On her way out of the bathroom with the full bottle, Lexi grabs a random stick of old trashy eyeliner from the back of one of their drawers.  Then she sighs, steels herself, and heads back downstairs.

Apparently her mom’s woken up, because she can hear her asking Rue about rehab and just generally being her usual insensitive self.  She intentionally steps a little harder on the stairs to make enough sound for them to both know she’s there.  Rue looks up at her when she hears and gives Lexi a tiny smile that’s the subtlest bit less forced than usual, and damnit if it doesn’t make her stomach do another little flip.

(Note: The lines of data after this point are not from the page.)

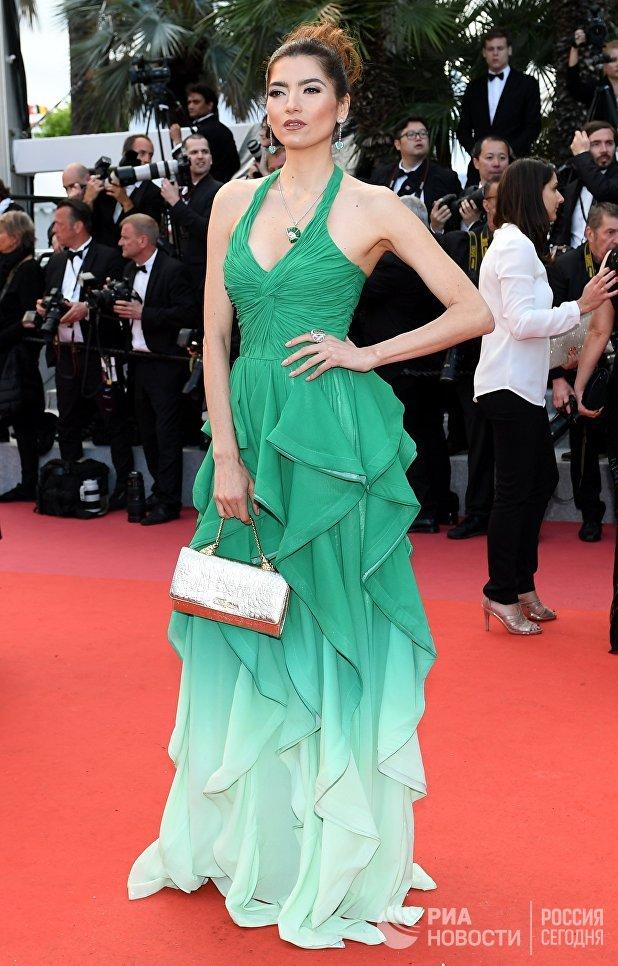 Актриса Бланка Бланко на красной дорожке перед премьерой фильма Sink Or Swim (Le Grand Bain) в рамках 71-го Каннского международного кинофестиваля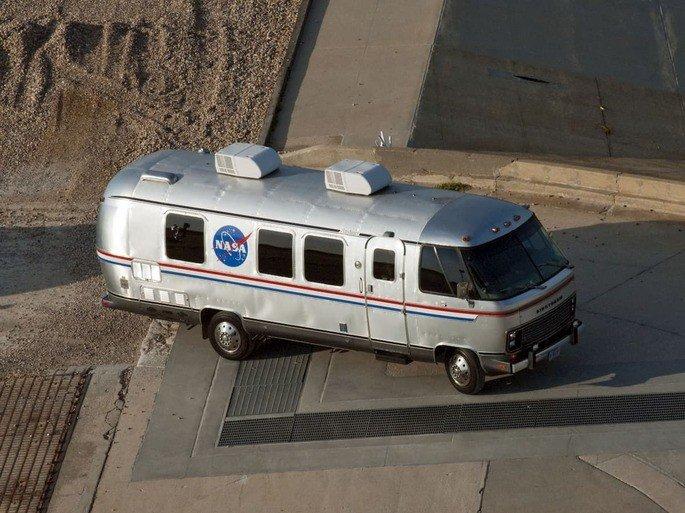 Astrovan astronautas NASA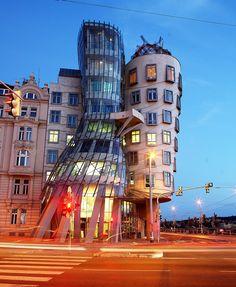 """""""La maison dansante"""" (ou maison qui danse) est le surnom donné à l'immeuble Nationale-Nederlanden - Prague - République tchèque  - Construit entre 1994 et 1996 sur un projet des architectes Vlado Milunic et Frank Gehry, ce bâtiment est l'une des plus extraordinaires curiosités de la ville."""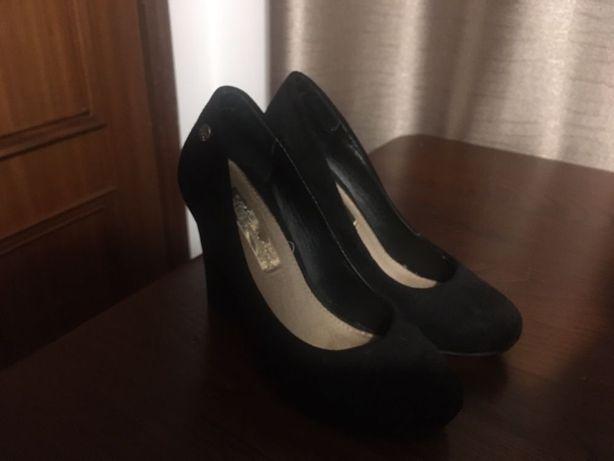 Sapato salto preto 35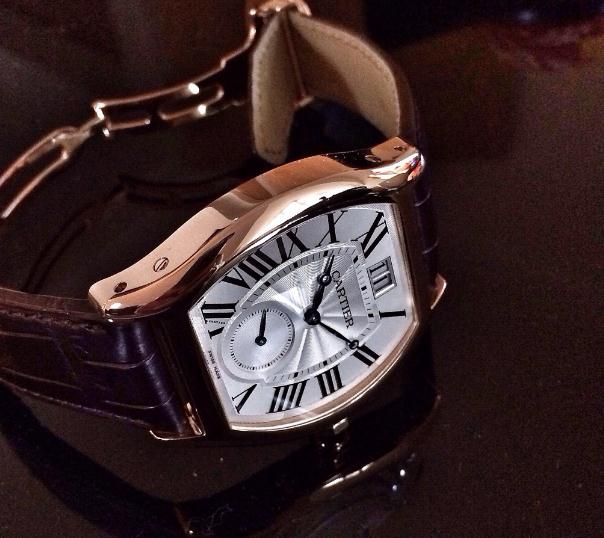 The 18k rose gold fake Cartier Tortue W1556234 watches have brown leather straps.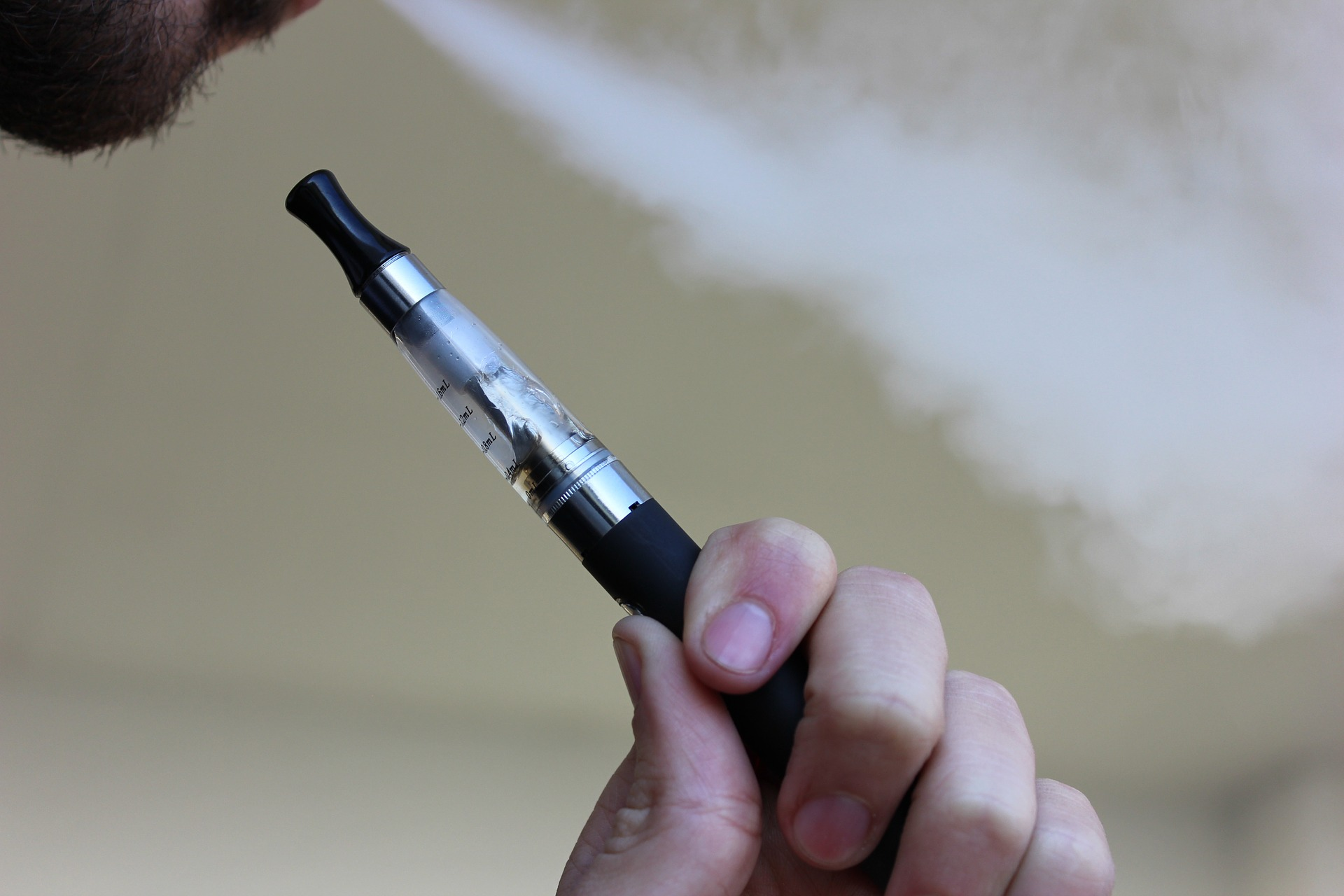 E-cigarette. Pixabay License. Free for commercial use. No attribution required.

She slips Rue the pee bottle behind her back, out of her mother’s sight, then walks around to stand in front of her.  “Here’s that eyeliner you asked for,” she says loudly.

“Thanks, Lexi,” says Rue.  Even though Lexi knows she really does mean it, it just… doesn’t feel the same.  Still, she manages a small smile in return.

“No problem,” Lexi says.  “Are you, uh, are you going to McKay’s party?”

“Oh, uh, yeah, I think,” Rue says.  “Are you?”

“Um, probably, yeah.  I don’t know.”

“Ah… cool.  I’ll, uh, see you there then I guess.”

“Yeah… see you then.  Bye, Rue.”

“Later.”

Rue gives one more smile that's half a grimace, awkwardly turns and walks away from the house.

“…It was good to see you again,” Lexi murmurs under her breath as she watches Rue go.  Her heart is heavy when she shuts the door behind her.